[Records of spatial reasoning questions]

※ ※ ※

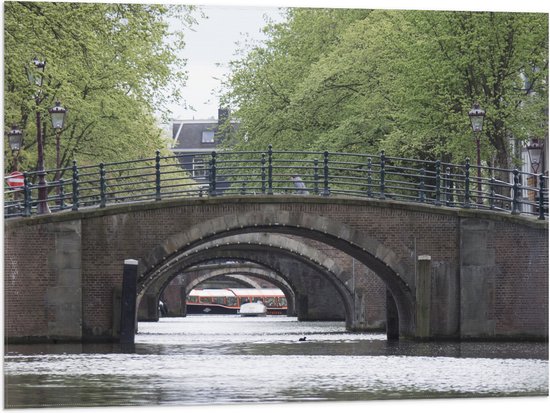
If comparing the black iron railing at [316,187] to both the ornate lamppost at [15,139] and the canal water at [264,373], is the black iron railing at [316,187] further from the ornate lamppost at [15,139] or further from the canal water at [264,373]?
the canal water at [264,373]

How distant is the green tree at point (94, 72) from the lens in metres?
27.8

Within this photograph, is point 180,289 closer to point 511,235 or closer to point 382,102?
point 382,102

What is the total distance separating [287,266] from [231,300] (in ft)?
123

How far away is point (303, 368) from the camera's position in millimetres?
26672

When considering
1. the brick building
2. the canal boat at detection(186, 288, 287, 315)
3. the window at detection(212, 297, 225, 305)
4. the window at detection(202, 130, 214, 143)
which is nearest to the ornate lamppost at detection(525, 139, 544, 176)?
the brick building

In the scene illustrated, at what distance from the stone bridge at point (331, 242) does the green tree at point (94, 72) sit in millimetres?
2850

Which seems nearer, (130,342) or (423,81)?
(130,342)

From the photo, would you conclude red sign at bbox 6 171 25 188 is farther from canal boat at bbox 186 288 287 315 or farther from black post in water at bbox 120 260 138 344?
canal boat at bbox 186 288 287 315


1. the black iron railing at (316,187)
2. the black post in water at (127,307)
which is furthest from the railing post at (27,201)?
the black post in water at (127,307)

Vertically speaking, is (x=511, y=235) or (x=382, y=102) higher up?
(x=382, y=102)

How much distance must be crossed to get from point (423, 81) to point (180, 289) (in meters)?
40.9

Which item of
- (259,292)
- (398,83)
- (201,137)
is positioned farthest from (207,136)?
(259,292)

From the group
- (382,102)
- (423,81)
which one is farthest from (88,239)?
(382,102)

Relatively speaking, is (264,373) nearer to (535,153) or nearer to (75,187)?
(75,187)
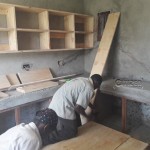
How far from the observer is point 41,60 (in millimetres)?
3279

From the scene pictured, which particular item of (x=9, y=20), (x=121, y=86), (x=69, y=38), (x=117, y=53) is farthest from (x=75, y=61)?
(x=9, y=20)

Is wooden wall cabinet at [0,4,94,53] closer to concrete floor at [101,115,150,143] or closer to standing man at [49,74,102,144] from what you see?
standing man at [49,74,102,144]

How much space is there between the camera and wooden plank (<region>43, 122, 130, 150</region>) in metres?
1.88

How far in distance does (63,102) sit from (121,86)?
1.13m

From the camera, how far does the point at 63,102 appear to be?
2156 millimetres

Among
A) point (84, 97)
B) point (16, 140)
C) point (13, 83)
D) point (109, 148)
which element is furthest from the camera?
point (13, 83)

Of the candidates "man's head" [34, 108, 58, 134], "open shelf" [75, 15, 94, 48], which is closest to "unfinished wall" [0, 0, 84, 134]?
"open shelf" [75, 15, 94, 48]

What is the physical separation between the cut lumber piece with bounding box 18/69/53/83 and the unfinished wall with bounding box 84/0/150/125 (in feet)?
3.90

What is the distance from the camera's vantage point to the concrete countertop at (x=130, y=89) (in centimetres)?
262

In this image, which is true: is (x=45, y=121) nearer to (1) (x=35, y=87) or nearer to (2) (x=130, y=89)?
(1) (x=35, y=87)

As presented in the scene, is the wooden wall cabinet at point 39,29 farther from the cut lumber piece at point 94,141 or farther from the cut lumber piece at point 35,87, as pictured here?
the cut lumber piece at point 94,141

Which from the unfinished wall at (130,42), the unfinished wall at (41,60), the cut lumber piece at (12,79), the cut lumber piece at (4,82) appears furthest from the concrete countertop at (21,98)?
the unfinished wall at (130,42)

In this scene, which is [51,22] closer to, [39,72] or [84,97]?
[39,72]

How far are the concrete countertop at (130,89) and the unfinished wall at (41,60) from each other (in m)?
0.89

※ ※ ※

## BRIEF
Every record above should be transcribed exactly; the pictures stay out of the copy.

## ANSWER BELOW
If comparing the black iron railing at [316,187] to both the ornate lamppost at [15,139] and the canal water at [264,373], is the black iron railing at [316,187] further from the ornate lamppost at [15,139] or further from the canal water at [264,373]?
the canal water at [264,373]

How distant is the green tree at point (94, 72) from the lens in metres?
27.8

Within this photograph, is point 180,289 closer to point 511,235 or closer to point 382,102?
point 382,102

What is the total distance separating [287,266] from [231,300] (in ft)?
123

How far away is point (303, 368) from the camera's position in millimetres?
26672

When considering
1. the brick building
2. the canal boat at detection(186, 288, 287, 315)
3. the window at detection(212, 297, 225, 305)
4. the window at detection(202, 130, 214, 143)
which is nearest to the ornate lamppost at detection(525, 139, 544, 176)?
the brick building

In the scene illustrated, at what distance from the stone bridge at point (331, 242) does the green tree at point (94, 72) sit in millimetres?
2850

Which seems nearer, (130,342) or (423,81)?
(130,342)

From the photo, would you conclude red sign at bbox 6 171 25 188 is farther from canal boat at bbox 186 288 287 315 or farther from black post in water at bbox 120 260 138 344?
canal boat at bbox 186 288 287 315


1. the black iron railing at (316,187)
2. the black post in water at (127,307)
which is furthest from the railing post at (27,201)?
the black post in water at (127,307)

Vertically speaking, is (x=511, y=235) or (x=382, y=102) higher up?
(x=382, y=102)

How much distance must be crossed to get from point (423, 81) to point (180, 289) (in meters)?
40.9

Which item of
- (259,292)
- (398,83)
- (201,137)
is positioned farthest from (207,136)?
(259,292)

From the group
- (382,102)
- (423,81)
which one is farthest from (88,239)?
(382,102)

Relatively speaking, is (264,373) nearer to (535,153) or nearer to (75,187)?
(75,187)
How far from the observer is point 41,60 (in millimetres)?
3279

From the scene pictured, which particular item of (x=9, y=20), (x=121, y=86), (x=69, y=38), (x=117, y=53) is farthest from (x=75, y=61)?
(x=9, y=20)

Is wooden wall cabinet at [0,4,94,53] closer to concrete floor at [101,115,150,143] or closer to standing man at [49,74,102,144] from what you see?
standing man at [49,74,102,144]

How much space is there between the camera and wooden plank (<region>43, 122, 130, 150</region>) in metres?
1.88

How far in distance does (63,102) sit from (121,86)?
1.13m

From the camera, how far does the point at 63,102 appear to be?
2156 millimetres

Among
A) point (84, 97)
B) point (16, 140)
C) point (13, 83)
D) point (109, 148)
which element is furthest from the camera?
point (13, 83)

Of the candidates "man's head" [34, 108, 58, 134], "open shelf" [75, 15, 94, 48], which is closest to "unfinished wall" [0, 0, 84, 134]?
"open shelf" [75, 15, 94, 48]

What is the physical separation between the cut lumber piece with bounding box 18/69/53/83 and the unfinished wall with bounding box 84/0/150/125 (in feet)?
3.90

What is the distance from the camera's vantage point to the concrete countertop at (x=130, y=89) (in centimetres)?
262

In this image, which is true: is (x=45, y=121) nearer to (1) (x=35, y=87) or nearer to (2) (x=130, y=89)?
(1) (x=35, y=87)

As presented in the scene, is the wooden wall cabinet at point 39,29 farther from the cut lumber piece at point 94,141 or farther from the cut lumber piece at point 35,87, as pictured here?
the cut lumber piece at point 94,141

Which from the unfinished wall at (130,42), the unfinished wall at (41,60), the cut lumber piece at (12,79), the cut lumber piece at (4,82) appears furthest from the concrete countertop at (21,98)?
the unfinished wall at (130,42)

In this scene, which is [51,22] closer to, [39,72] or [84,97]?
[39,72]

How far are the concrete countertop at (130,89) and the unfinished wall at (41,60) from each other (in m)?
0.89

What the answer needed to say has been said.